_Stated goal a_.
Count the lines in the records that contain the word "left", and reply with only that number.

_Document extract_.
────────────────

# Vr6 Turbo Guys.... PLUGS



## notReno (Apr 20, 2003)

whats everyone using? 
anyone using the iridium's ? that are like 10bucks a plug?


----------



## Rmeitz167 (Dec 16, 2007)

*Re: Vr6 Turbo Guys.... PLUGS (notReno)*

ngk bkr7e's


----------



## Weiss (Jun 21, 2004)

*Re: Vr6 Turbo Guys.... PLUGS (Rmeitz167)*


_Quote, originally posted by *Rmeitz167* »_ngk bkr7e's 

X2. Work well for the majority of us on here. Trouble is, local parts stores no longer carry them. I can get them for you, if you'd like. http://****************.com/smile/emthup.gif


----------



## notReno (Apr 20, 2003)

*Re: Vr6 Turbo Guys.... PLUGS (Weiss)*

yeah ive ran them.... i guess there ok but they foul faster then the iridiums... local stores here get them in one day so its not too bad.


----------



## filthyeuropean (Sep 23, 2006)

*Re: Vr6 Turbo Guys.... PLUGS (Weiss)*


_Quote, originally posted by *Weiss* »_
Trouble is, local parts stores no longer carry them.

────────────────

_Entries shown_.
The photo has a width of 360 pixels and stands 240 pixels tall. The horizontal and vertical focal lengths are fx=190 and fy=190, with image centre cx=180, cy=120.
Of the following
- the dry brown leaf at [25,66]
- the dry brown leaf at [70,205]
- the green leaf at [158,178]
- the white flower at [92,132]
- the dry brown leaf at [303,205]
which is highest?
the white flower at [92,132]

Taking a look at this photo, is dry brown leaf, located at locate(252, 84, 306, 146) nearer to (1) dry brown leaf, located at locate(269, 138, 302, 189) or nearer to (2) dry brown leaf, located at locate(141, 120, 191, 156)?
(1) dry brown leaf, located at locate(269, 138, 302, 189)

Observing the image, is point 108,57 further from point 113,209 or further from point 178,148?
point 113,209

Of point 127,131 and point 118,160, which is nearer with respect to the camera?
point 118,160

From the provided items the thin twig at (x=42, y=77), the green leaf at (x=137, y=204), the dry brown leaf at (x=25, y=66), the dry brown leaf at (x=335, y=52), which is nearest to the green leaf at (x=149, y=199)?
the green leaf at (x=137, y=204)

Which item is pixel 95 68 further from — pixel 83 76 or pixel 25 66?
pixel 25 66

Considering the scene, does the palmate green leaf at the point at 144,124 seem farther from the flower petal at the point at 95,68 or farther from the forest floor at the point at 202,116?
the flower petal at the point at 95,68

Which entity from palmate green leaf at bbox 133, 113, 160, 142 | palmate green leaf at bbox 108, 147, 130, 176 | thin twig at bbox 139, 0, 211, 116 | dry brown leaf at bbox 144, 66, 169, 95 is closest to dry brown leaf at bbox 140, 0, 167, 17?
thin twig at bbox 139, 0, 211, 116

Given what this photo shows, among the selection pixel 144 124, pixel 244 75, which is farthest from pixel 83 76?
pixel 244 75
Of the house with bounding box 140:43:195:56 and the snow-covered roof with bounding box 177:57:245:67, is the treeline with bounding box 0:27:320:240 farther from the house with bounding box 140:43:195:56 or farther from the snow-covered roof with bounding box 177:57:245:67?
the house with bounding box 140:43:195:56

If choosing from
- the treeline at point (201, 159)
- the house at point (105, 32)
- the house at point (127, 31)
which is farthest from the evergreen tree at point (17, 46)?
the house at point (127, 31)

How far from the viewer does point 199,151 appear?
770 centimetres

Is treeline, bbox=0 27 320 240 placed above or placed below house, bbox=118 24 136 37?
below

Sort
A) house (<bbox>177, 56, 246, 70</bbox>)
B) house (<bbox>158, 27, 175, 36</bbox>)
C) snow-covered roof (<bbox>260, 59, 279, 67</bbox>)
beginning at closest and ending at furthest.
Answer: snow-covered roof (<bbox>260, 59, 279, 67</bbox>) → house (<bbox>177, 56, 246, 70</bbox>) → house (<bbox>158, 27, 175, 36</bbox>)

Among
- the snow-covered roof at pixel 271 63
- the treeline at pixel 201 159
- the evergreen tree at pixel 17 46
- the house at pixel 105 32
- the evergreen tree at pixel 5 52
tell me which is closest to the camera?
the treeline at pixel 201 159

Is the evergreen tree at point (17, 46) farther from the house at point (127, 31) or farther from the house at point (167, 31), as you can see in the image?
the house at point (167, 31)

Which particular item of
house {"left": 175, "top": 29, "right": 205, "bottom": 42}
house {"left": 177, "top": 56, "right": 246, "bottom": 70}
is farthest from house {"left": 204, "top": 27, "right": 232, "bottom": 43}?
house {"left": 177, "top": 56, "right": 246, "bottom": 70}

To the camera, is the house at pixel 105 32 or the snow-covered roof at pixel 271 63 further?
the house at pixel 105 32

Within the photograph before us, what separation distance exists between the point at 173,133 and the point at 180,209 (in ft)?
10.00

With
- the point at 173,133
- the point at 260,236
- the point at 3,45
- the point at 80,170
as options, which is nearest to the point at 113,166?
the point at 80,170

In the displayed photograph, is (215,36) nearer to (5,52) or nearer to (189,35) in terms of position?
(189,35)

────────────────

_Stated goal b_.
Reproduce the full forum thread about spark plugs for turbo VR6 engines, word for word.

_Exercise result a_.
4

_Exercise result b_.
# Vr6 Turbo Guys.... PLUGS



## notReno (Apr 20, 2003)

whats everyone using? 
anyone using the iridium's ? that are like 10bucks a plug?


----------



## Rmeitz167 (Dec 16, 2007)

*Re: Vr6 Turbo Guys.... PLUGS (notReno)*

ngk bkr7e's


----------



## Weiss (Jun 21, 2004)

*Re: Vr6 Turbo Guys.... PLUGS (Rmeitz167)*


_Quote, originally posted by *Rmeitz167* »_ngk bkr7e's 

X2. Work well for the majority of us on here. Trouble is, local parts stores no longer carry them. I can get them for you, if you'd like. http://****************.com/smile/emthup.gif


----------



## notReno (Apr 20, 2003)

*Re: Vr6 Turbo Guys.... PLUGS (Weiss)*

yeah ive ran them.... i guess there ok but they foul faster then the iridiums... local stores here get them in one day so its not too bad.


----------



## filthyeuropean (Sep 23, 2006)

*Re: Vr6 Turbo Guys.... PLUGS (Weiss)*


_Quote, originally posted by *Weiss* »_
Trouble is, local parts stores no longer carry them.